Source document:
------------------------------------------------------------------------

Slumdog Millionaire is introducing Americans, and probably much of the world, to modern India. The rich portrait of Mumbai shows some of the chaos and vibrancy of this astonishing country. Less noticed were that two Oscar nominees for documentary shorts – Smile Puki and The Final Inch – which also showed other sides of India. Both were about public health care, for cleft palate and polio respectively, but they show how progress is being made on many fronts. That all three of these films were made by foreigners, even though Bollywood is known as the world’s largest film producer, is part of the conundrum of modern India.
However, less obvious is the dynamism of this amazing nation with its economy growing at over 7 percent annually. Two recent news stories talk about how India is resisting the global downturn better than most countries. There are varying theories about the cause, but what’s undeniable is that India is becoming a global player.

------------------------------------------------------------------------

Data listing:

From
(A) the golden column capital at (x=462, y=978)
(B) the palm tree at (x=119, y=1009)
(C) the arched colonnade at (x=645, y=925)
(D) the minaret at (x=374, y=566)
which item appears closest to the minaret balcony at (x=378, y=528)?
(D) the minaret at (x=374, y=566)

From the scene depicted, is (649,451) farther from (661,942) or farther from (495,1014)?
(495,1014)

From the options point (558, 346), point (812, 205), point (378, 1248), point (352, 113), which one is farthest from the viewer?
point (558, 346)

------------------------------------------------------------------------

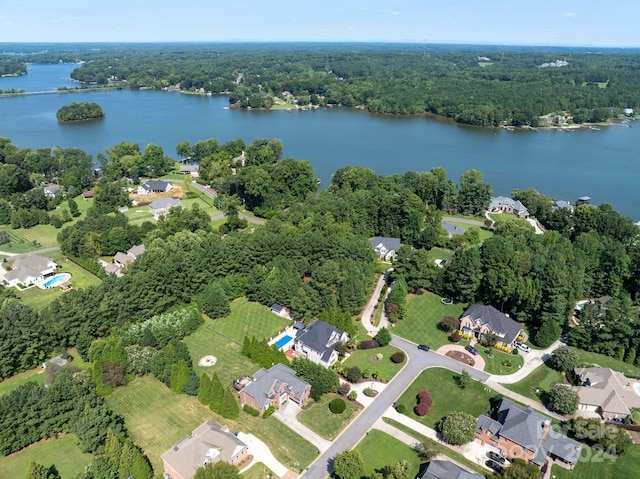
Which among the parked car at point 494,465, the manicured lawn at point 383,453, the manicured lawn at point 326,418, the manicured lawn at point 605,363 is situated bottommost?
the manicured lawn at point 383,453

------------------------------------------------------------------------

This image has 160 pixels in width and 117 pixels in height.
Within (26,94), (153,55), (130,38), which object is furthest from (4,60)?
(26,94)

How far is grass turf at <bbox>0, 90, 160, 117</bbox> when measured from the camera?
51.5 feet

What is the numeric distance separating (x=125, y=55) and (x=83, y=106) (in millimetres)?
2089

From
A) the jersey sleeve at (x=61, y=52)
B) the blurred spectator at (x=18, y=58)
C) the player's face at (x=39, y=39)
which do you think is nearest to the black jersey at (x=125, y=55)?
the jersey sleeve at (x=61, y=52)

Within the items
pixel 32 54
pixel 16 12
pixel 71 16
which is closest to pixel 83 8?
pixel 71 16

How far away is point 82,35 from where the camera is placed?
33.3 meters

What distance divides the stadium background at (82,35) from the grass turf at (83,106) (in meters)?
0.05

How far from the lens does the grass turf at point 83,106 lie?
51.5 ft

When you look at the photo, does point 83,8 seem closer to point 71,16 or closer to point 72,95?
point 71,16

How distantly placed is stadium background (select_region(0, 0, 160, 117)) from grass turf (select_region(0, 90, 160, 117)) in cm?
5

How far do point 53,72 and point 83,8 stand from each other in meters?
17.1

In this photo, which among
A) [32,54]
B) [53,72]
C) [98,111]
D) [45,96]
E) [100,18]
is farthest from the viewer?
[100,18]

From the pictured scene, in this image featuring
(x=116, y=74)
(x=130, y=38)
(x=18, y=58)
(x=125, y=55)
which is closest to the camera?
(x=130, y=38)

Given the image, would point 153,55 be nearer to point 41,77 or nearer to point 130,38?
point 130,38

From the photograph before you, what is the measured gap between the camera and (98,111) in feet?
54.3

------------------------------------------------------------------------

Problems to solve:
A: List every film that the passage on modern India names.
B: Write a continuation of the passage on modern India, beginning after its final sentence.

Exercise results:
A: Slumdog Millionaire, Smile Puki, The Final Inch

B:
This from today’s New York Times:
India’s trillion-dollar economy remains a relative bright spot, some say, in part because the country’s bureaucracy and its protectionist polices have kept it insulated from the fallout of the global downturn…
The market capitalization of the State Bank of India recently surpassed that of Citigroup, a fact heralded by the local media….
India added 15.4 million cellphone users in January, a record….
And this from the Feb 23 issue of Newsweek:
Though it may not look it on the ground at times, India is one of the few bright spots in a global economy with decidedly dim prospects in 2009. It is forecast to grow at 5 to 6 percent this year-which is more than it averaged in the 1990s. Yes, its stock market has crashed, unemployment is spiking, swaths of the real-estate market have more than a passing resemblance to Miami Beach and it now turns out that Satyam Computer Services-one of the country’s top five IT companies-has been cooking its books. But a one-off incident of fraud in the flagship IT sector won’t knock the country off the rails. India boasts an unlikely growth driver all its own: legions of poor whose incomes have risen just enough in recent years to create powerful demands for basic goods and services.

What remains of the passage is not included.